Путники остановились в корчме до рассвета. Фанель, не дожидаясь утра, отправился ночью в путь. Купцы, пробудясь на заре, с восходом солнца были уже в нескольких вёрстах от корчмы и, поднявшись на холмистую крутизну, въехали в густой лес. Вдруг окружило их множество наездников; купцы, хорошо вооружённые, отбивались от нападающих и едва не уступили числу их; к счастью, подоспела неожиданная помощь: князь Ковельский возвращался из Гродно в Ковель. При появлении его грабители скрылись, а встревоженные купцы радовались и благодарили Промысл, что даяние царское не перешло в руки разбойников.
ГЛАВА VIII
Свидание с Горсеем
Одна из башен замка Ковельского была обращена к уединённой роще, которая с крутизны спускалась в глубокую долину. Сквозь просеку деревьев открывался вид на далёкое пространство. Голубая Турия, катя быстрые светлые воды, обтекала в извилистых оборотах зелёные луга; за ними на синеющих пригорках виднелись кровли рассеянных сел. Длинным переходом соединялась башня с замком; древние стены представляли воинственные изображения рыцарей и старинных владетелей замка. Сквозь широкие окна, обращённые к западу, вечернее солнце освещало багряным сиянием галерею, и черты витязей оживлялись пред взорами Курбского, часто проходившего по галерее в уединённую башню, где в тихой беседе с мудрецами древности он на время забывал свои бедствия.

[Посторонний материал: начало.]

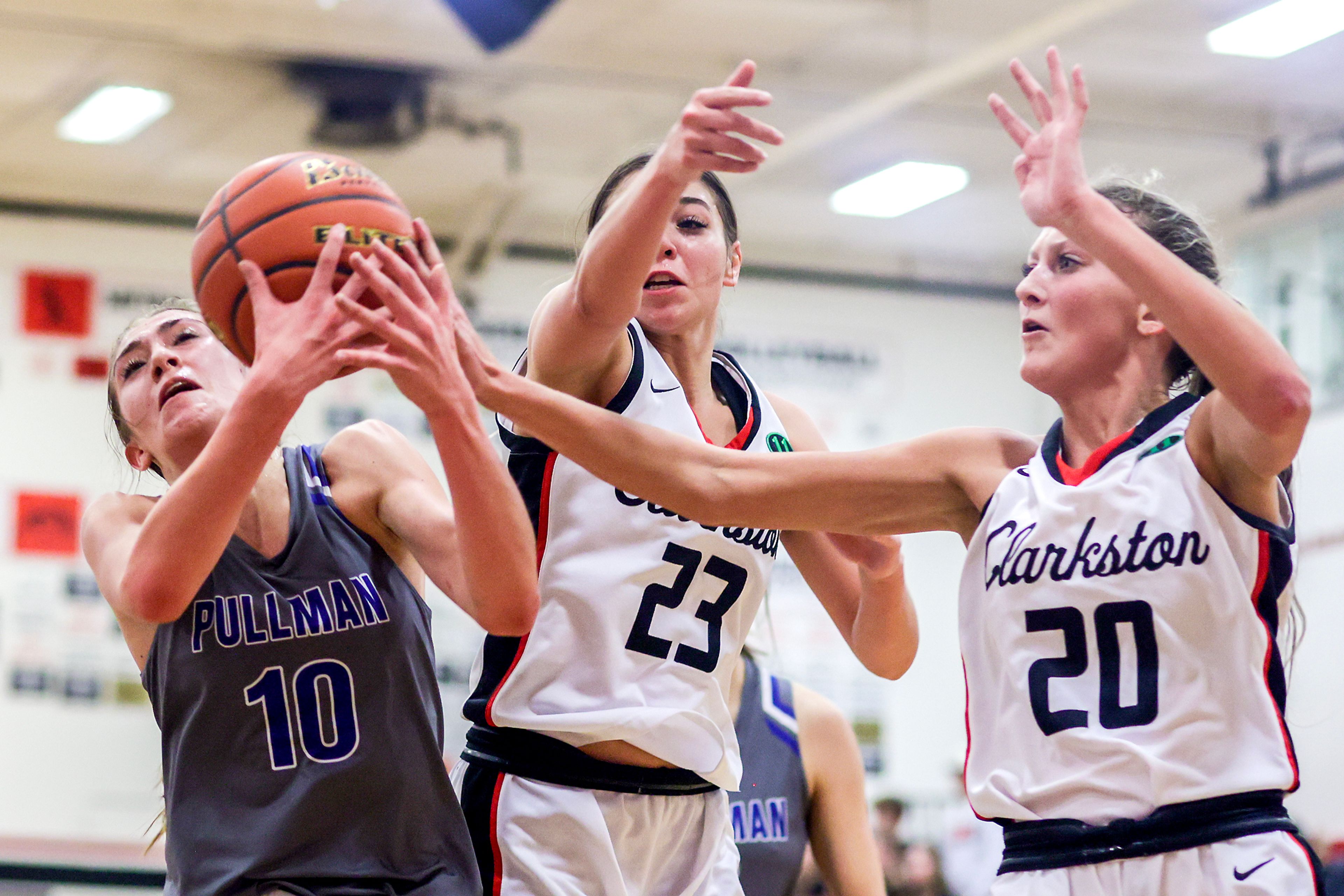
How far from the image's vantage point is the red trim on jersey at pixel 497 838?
2.97 meters

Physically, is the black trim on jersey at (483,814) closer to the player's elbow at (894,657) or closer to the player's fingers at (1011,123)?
the player's elbow at (894,657)

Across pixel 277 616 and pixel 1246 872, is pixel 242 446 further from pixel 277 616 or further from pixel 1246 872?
pixel 1246 872

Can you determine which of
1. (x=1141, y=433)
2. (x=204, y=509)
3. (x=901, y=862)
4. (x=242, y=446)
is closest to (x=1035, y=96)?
(x=1141, y=433)

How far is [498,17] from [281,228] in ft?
17.0

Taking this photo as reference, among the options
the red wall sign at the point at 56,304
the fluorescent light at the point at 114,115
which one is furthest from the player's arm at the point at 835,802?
the red wall sign at the point at 56,304

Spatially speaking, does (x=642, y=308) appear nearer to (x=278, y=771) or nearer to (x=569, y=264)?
(x=278, y=771)

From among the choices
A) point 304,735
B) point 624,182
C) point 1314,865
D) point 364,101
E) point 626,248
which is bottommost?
point 1314,865

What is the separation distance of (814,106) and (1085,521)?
7741mm

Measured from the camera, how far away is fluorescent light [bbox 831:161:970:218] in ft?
36.0

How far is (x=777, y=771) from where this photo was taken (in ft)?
13.9

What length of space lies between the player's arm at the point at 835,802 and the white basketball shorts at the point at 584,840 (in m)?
1.16

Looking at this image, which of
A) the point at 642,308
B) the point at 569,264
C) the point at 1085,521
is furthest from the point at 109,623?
the point at 1085,521

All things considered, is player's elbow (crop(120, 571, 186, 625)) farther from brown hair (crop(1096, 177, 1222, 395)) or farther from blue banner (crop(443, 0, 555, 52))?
blue banner (crop(443, 0, 555, 52))

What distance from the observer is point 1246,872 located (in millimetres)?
2404
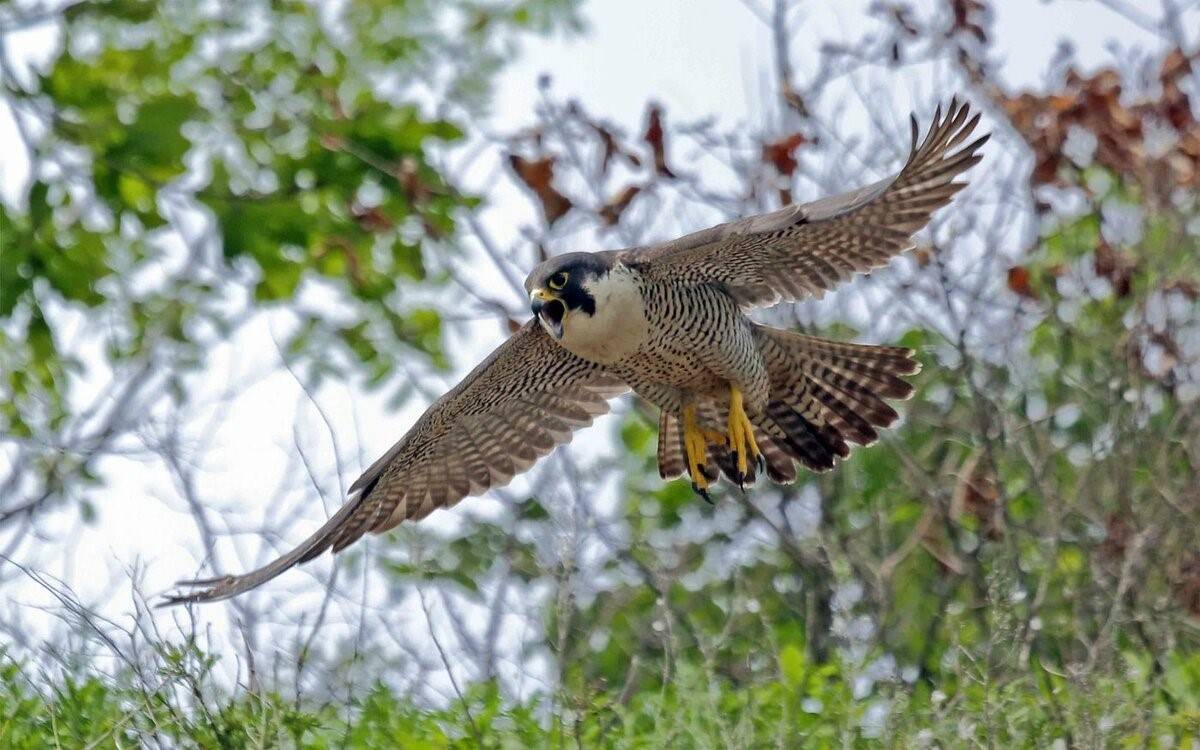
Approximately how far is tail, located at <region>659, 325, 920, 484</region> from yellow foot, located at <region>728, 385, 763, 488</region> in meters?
0.14

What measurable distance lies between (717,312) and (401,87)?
→ 5388 millimetres

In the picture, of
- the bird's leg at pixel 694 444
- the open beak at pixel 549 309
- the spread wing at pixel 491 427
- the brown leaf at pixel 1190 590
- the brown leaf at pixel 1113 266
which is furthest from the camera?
the brown leaf at pixel 1113 266

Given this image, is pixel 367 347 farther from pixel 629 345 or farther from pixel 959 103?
pixel 959 103

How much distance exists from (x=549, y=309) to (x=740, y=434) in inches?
34.6

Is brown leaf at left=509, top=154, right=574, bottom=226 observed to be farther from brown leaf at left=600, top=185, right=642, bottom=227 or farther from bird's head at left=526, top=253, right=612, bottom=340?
bird's head at left=526, top=253, right=612, bottom=340

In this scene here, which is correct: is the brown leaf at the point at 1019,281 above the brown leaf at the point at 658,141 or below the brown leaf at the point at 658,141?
below

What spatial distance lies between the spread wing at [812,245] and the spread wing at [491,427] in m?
0.52

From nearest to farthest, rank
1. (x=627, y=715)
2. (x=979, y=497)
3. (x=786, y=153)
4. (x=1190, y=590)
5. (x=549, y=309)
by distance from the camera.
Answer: (x=627, y=715)
(x=549, y=309)
(x=1190, y=590)
(x=786, y=153)
(x=979, y=497)

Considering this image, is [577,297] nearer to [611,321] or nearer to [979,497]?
[611,321]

Когда возвращался он из башни в приёмную залу, то уже в отдалении едва мерцала огнистая полоса угасающей зари; сумрак ночи облекал небо; темнота и молчание царствовали в длинной галерее, и только отзывались шаги Курбского, идущего в глубокой думе по переходу, ещё незадолго блиставшему яркими тенями вечера и великолепным отблеском солнца, уже погруженному в глубокую тьму. Этот переход от света к мраку был приятен Курбскому, сходствуя с его положением, и склонял его мысли к превратности земного величия.
Однажды, когда он сидел пред окном башни, погрузившись в думы, молодой придверник прибежал сказать ему, что иностранец, прибывший из Москвы, желает его видеть. При слове «Москва» встрепенулось сердце Курбского; казалось, струя пламени пробежала в нём; всё заключалось в этом слове: и покинутое отечество, и утраченная честь, и погибшее счастье; в одну минуту представилось Курбскому воспоминание всей его жизни. К Москве ещё стремилось сердце, но укоризна язвила его... Увы, он изменил отечеству. Но он желал слышать о нём, знать, что происходит под небом его родины, чего ещё ждёт Россия от Иоанна...
Князь спешил приветливо встретить иноземца, в котором с радостью узнал учёного Горсея.
Скорыми шагами приблизился Горсей к Курбскому; весть необыкновенная была в устах его, и прежде, нежели сказал он, Курбский понял уже, что произошло великое событие. Лицо англичанина оживлялось выступающим румянцем, рука его дрожала, пожимая руку князя Курбского.